Hasta que llegó el macrismo y su declarada “lucha contra las mafias”, basada en la capacidad de construir villanos de Disney, con independencia de la evidencia judicial real. Lo acusaron de montar una asociación ilícita, de vender protección a los puesteros de la vía pública, denominada "La ribera".

Lo fueron a buscar de madrugada, sin identificarse y se defendió a tiros, temiendo un intento de secuestro. Cuenta que primero le “pidieron guita” y después la mesa judicial del procurador Julio Conte Grand y la entonces gobernadora María Eugenia Vidal le ofrecieron más de un acuerdo, pero él no los aceptó, porque quería ir a juicio. 

Se dice inocente aunque reconoce que “no mea agua bendita”. Su reputación quedó, desde entonces, severamente golpeada, como la del Pata Medina o el Caballo Suárez. No es fácil volver de la estigmatización.

Ahora que la crisis golpea nuevamente las puertas de los argentinos, algunos intentan copiar su modelo de negocios, para captar una parte de ese consumo, castigado pero todavía enorme. Es el caso de “La Dulce”, dentro del Mercado Central, del otro lado del Riachuelo, el matancero.
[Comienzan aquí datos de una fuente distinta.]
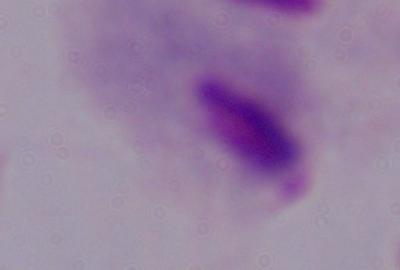 A trichomonad is shown. Photomicrograph. Captured at 1000x magnification.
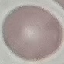
Result: negative for malaria parasites. Thin smear of blood. Photographed with a smartphone camera at the microscope eyepiece. Giemsa stain. Cell patch, automatically extracted from a larger field of view and resized to 64 × 64 pixels.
Classify this cell by malaria status.
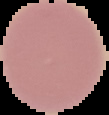
Uninfected.

Summary:
  - Image size: 109×115 pixels
  - Image type: segmented cell region with the area outside set to black
  - Preparation: thin blood smear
Classify this cell by malaria status.
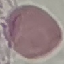
It is uninfected.

preparation: thin blood smear
stain: Giemsa
image_type: cell patch, automatically extracted from a larger field of view and resized to 64 × 64 pixels
capture: smartphone camera at the microscope eyepiece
Report the malaria status of this cell.
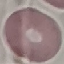

Uninfected.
Cuenta que le ofrecieron participación en ese negocio, pero eligió quedarse con lo que ya tiene. 

La Salada es grasa, no es un lugar donde hacer sociales, donde ver y ser visto, está en las antípodas del código de glamour aspiracional de las clases medias y de los shoppings de IRSA. Pero la necesidad tiene cara de hereje. Y la feria vende, sin preguntar procedencia geográfica ni social.